◆ **Extracted data**:
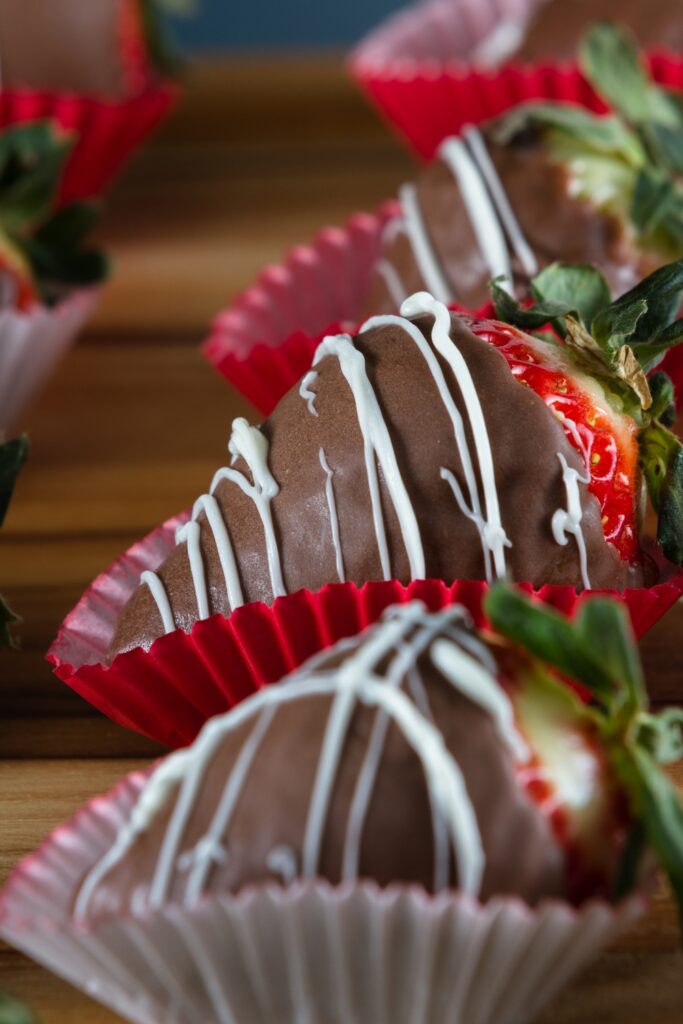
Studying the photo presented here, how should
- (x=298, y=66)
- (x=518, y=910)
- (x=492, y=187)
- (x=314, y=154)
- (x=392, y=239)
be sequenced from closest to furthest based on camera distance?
(x=518, y=910) → (x=492, y=187) → (x=392, y=239) → (x=314, y=154) → (x=298, y=66)

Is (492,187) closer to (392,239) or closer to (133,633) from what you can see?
(392,239)

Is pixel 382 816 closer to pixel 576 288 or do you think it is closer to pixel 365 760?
pixel 365 760

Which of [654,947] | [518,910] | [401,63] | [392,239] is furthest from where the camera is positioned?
[401,63]

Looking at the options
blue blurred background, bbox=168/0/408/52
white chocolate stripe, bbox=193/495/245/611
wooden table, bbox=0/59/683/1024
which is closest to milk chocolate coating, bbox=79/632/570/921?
wooden table, bbox=0/59/683/1024

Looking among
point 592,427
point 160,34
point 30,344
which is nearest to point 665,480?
point 592,427

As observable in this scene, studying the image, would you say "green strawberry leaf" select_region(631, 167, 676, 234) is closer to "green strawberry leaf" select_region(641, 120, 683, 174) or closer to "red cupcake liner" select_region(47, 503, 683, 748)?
"green strawberry leaf" select_region(641, 120, 683, 174)

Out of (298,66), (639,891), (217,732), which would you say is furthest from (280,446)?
→ (298,66)

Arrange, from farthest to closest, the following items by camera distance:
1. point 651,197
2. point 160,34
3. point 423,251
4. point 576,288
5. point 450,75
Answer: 1. point 160,34
2. point 450,75
3. point 423,251
4. point 651,197
5. point 576,288
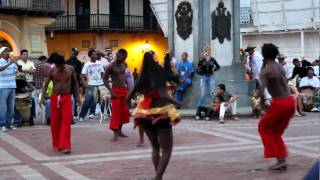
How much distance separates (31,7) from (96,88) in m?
19.1

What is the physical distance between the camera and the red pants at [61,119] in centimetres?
1002

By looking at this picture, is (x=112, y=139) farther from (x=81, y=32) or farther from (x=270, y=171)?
(x=81, y=32)

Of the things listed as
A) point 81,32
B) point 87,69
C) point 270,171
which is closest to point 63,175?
point 270,171

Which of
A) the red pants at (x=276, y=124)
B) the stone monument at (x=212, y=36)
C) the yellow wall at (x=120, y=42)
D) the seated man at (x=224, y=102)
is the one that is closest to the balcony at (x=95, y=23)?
the yellow wall at (x=120, y=42)

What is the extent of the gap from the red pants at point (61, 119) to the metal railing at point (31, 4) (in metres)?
23.1

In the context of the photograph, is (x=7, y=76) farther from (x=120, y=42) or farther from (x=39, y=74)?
(x=120, y=42)

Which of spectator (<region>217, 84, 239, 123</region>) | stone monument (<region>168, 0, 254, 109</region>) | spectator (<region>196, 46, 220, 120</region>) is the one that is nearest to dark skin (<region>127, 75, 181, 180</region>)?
spectator (<region>217, 84, 239, 123</region>)

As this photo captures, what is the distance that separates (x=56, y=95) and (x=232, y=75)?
790 centimetres

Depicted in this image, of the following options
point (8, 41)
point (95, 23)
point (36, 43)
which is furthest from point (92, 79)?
point (95, 23)

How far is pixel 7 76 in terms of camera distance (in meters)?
13.3

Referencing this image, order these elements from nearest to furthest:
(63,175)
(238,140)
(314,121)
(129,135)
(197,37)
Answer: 1. (63,175)
2. (238,140)
3. (129,135)
4. (314,121)
5. (197,37)

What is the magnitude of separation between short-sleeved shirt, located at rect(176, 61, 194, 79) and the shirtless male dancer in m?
6.41

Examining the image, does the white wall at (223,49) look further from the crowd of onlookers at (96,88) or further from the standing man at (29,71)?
the standing man at (29,71)

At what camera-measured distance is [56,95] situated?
10.2 metres
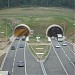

◆ **Problem description**:
Copy out every line of the records above word for word, leaving out the pictures.

◆ **Answer to this task**:
Studying the photo presented here, how should
- (x=298, y=66)
- (x=518, y=910)
- (x=492, y=187)
- (x=314, y=154)
- (x=392, y=239)
be sequenced from closest to furthest based on camera distance?
(x=518, y=910) → (x=492, y=187) → (x=392, y=239) → (x=314, y=154) → (x=298, y=66)

Is (492,187) closer to (392,239) or closer to (133,633) from what you can see?
(392,239)

Is pixel 382 816 closer to pixel 576 288 or do you think it is closer to pixel 365 760?
pixel 365 760

Which of [654,947] | [518,910] | [401,63] | [392,239] is furthest from where the camera is positioned?
[401,63]

Looking at the options
blue blurred background, bbox=168/0/408/52
white chocolate stripe, bbox=193/495/245/611
wooden table, bbox=0/59/683/1024
which is closest to milk chocolate coating, bbox=79/632/570/921?
wooden table, bbox=0/59/683/1024

Looking among
point 592,427
point 160,34
point 30,344
which is nearest to point 665,480?
point 592,427

As observable in this scene, studying the image, would you say "green strawberry leaf" select_region(631, 167, 676, 234) is closer to "green strawberry leaf" select_region(641, 120, 683, 174) or closer to "red cupcake liner" select_region(47, 503, 683, 748)?
"green strawberry leaf" select_region(641, 120, 683, 174)

Out of (298,66), (639,891), (217,732), which would you say is furthest from (280,446)?
→ (298,66)

Arrange, from farthest to closest, the following items by camera distance:
1. point 651,197
2. point 160,34
3. point 423,251
4. point 576,288
5. point 450,75
Answer: 1. point 160,34
2. point 450,75
3. point 423,251
4. point 651,197
5. point 576,288
How much distance separates (31,7) from (96,88) in m?
19.1

What is the physical distance between the camera and the red pants at [61,119] in centimetres?
1002

By looking at this picture, is (x=112, y=139) farther from (x=81, y=32) or farther from (x=270, y=171)?
(x=81, y=32)

Of the things listed as
A) point 81,32
B) point 87,69
C) point 270,171
which is closest to point 63,175?
point 270,171

Which of
A) the red pants at (x=276, y=124)
B) the stone monument at (x=212, y=36)
C) the yellow wall at (x=120, y=42)
D) the seated man at (x=224, y=102)
is the one that is closest to the balcony at (x=95, y=23)?
the yellow wall at (x=120, y=42)

What is the extent of the gap from the red pants at point (61, 119) to the metal railing at point (31, 4) (in metres)?
23.1

In the context of the photograph, is (x=7, y=76) farther from (x=120, y=42) or farther from (x=39, y=74)?
(x=120, y=42)

Which of spectator (<region>217, 84, 239, 123</region>) | stone monument (<region>168, 0, 254, 109</region>) | spectator (<region>196, 46, 220, 120</region>) is the one that is nearest to dark skin (<region>127, 75, 181, 180</region>)?
spectator (<region>217, 84, 239, 123</region>)

As this photo captures, what is the distance that separates (x=56, y=95) and (x=232, y=75)?
790 centimetres

Depicted in this image, of the following options
point (8, 41)
point (95, 23)
point (36, 43)
which is furthest from point (92, 79)?
point (95, 23)

How far is pixel 7 76 in terms of camera distance (in meters)?
13.3

Referencing this image, order these elements from nearest to furthest:
(63,175)
(238,140)
(314,121)
(129,135)
(197,37)
Answer: 1. (63,175)
2. (238,140)
3. (129,135)
4. (314,121)
5. (197,37)

What is the magnitude of separation between short-sleeved shirt, located at rect(176, 61, 194, 79) and the shirtless male dancer in m?
6.41

Examining the image, does the white wall at (223,49) look further from the crowd of onlookers at (96,88) or further from the standing man at (29,71)?
the standing man at (29,71)

At what camera-measured distance is [56,95] situated?
10.2 metres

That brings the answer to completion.